本日は少し、哲学的な思索に関して書こうと思います。19世紀のドイツ観念論の哲学者ヘーゲルが生み出した「弁証法」を、資本主義の宿痾ともいえる在庫問題に適用して解決策を考えてみました。ヘーゲルや弁証法というキーワードは、2020年から現在まで空前の大ブームになっているカール・マルクスの『資本論』に絡んで最近耳にした人も多いかもしれません。思索の結果、弁証法で在庫問題を解決できることが分かったのでご報告します。

二律背反(矛盾)が発展の原動力

まず、ヘーゲルとは何者なのか。大辞泉(増補・新装版第1刷)にはこうある。

ゲオルク・ウィルヘルム・フリードリヒ・ヘーゲル。1770~1830年。ドイツの哲学者。自然・歴史・精神の全世界を、矛盾を蔵しながら常に運動・変化する、弁証法的発展の過程としてとらえた。また、欲望の体系としての市民社会概念を明らかにした。ドイツ観念論の完成者で、その弁証法はマルクスにより唯物弁証法として批判的に継承された。(後略)
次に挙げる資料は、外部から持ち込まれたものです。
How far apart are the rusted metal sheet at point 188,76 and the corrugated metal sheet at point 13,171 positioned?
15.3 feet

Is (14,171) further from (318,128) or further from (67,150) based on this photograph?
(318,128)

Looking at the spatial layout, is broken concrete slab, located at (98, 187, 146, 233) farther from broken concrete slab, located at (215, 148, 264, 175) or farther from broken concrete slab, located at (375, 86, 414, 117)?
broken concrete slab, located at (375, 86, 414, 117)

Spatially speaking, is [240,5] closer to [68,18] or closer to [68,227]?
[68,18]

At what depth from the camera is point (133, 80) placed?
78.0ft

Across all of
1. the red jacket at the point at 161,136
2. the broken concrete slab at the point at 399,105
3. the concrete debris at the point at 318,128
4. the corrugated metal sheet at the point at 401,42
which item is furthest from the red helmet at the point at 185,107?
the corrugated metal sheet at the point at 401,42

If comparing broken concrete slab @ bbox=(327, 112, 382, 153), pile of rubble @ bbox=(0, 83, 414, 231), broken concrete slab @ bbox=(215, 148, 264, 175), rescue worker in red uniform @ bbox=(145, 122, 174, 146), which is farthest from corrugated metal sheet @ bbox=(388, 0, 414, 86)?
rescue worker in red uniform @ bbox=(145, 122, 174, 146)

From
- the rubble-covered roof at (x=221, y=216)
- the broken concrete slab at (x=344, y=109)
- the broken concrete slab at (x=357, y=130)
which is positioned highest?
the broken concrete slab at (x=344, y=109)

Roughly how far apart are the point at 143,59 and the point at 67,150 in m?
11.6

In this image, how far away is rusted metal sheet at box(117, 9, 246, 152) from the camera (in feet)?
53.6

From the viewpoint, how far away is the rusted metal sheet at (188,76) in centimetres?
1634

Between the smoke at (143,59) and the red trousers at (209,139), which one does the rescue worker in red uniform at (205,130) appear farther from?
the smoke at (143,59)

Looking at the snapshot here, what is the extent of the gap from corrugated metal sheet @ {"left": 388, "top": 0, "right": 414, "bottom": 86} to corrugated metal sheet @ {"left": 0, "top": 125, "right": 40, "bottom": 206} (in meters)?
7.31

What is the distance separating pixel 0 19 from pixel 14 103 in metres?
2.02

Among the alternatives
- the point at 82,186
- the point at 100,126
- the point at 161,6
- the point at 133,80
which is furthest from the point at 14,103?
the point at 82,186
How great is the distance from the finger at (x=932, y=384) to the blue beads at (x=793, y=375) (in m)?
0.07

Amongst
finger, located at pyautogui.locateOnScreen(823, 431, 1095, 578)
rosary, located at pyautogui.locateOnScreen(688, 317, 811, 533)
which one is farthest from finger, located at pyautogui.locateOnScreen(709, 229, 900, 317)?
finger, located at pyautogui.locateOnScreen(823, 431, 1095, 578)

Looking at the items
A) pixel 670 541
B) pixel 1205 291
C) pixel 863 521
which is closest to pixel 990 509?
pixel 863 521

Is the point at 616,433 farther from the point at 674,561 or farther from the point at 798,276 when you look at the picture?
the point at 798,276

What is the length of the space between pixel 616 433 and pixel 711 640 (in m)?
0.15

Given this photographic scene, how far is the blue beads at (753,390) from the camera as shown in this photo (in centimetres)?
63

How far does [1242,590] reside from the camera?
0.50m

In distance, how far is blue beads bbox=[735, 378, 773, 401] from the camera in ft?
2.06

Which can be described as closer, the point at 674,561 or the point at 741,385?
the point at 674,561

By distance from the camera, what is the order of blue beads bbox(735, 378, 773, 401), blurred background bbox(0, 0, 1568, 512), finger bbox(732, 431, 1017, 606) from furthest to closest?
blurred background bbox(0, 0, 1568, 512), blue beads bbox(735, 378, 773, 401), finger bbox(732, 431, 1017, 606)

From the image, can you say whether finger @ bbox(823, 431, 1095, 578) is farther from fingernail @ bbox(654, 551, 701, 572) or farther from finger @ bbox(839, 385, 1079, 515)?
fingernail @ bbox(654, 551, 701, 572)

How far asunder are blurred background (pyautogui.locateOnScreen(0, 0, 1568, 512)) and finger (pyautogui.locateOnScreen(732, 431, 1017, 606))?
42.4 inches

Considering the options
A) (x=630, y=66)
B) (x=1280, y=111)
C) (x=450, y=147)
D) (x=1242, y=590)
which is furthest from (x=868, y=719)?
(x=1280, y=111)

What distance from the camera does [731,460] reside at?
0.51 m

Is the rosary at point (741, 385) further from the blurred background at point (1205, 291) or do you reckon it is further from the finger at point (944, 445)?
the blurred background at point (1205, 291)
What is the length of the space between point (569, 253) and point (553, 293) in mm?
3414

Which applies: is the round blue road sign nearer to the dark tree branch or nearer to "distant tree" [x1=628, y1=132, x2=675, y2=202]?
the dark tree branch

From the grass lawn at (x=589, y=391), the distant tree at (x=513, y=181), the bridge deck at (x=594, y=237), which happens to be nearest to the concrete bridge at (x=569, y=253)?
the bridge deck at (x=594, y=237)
弁証法は人類が生み出した哲学の中でも最高峰とされている。理系学部だった筆者は哲学を学んでいないので、高尚な思想には理解が及ばない。そこで元ネタとしたのは、田坂広志先生の著書『使える弁証法~ヘーゲルが分かればIT社会の未来が見える』だ。

弁証法のエッセンスのうち、実際のビジネスに応用できることが非常に分かりやすくまとめられており、刊行から15年経った今でも何ら色褪せていない。その辺の自己啓発書やビジネス実践書よりも遥かに役に立ち、教養も身に着いた。

肝となるのは、弁証法で語られているいくつかの「法則」の根底にある、次の基本法則だ。

「物事は矛盾の止揚により発展する」

止揚というのは、ドイツ語のアウフヘーベンのことで、田坂氏は次のように解説している。

止揚=互いに矛盾し対立するかに見える2つのものに対し、いずれか一方を否定するのではなく両社を肯定し、包含し統合し、超越することによってより高い次元のものへ昇華させること

ここで在庫問題を持ち出してみよう。小売業をはじめとする在庫ビジネスにおける在庫問題とは、在庫を増やすと売上が増えるが、売れ残りも増えてしまい、かといって在庫を減らすと売上も減ってしまう二律背反を指す。つまり売上増加と在庫削減を両立させることは難しいということだ。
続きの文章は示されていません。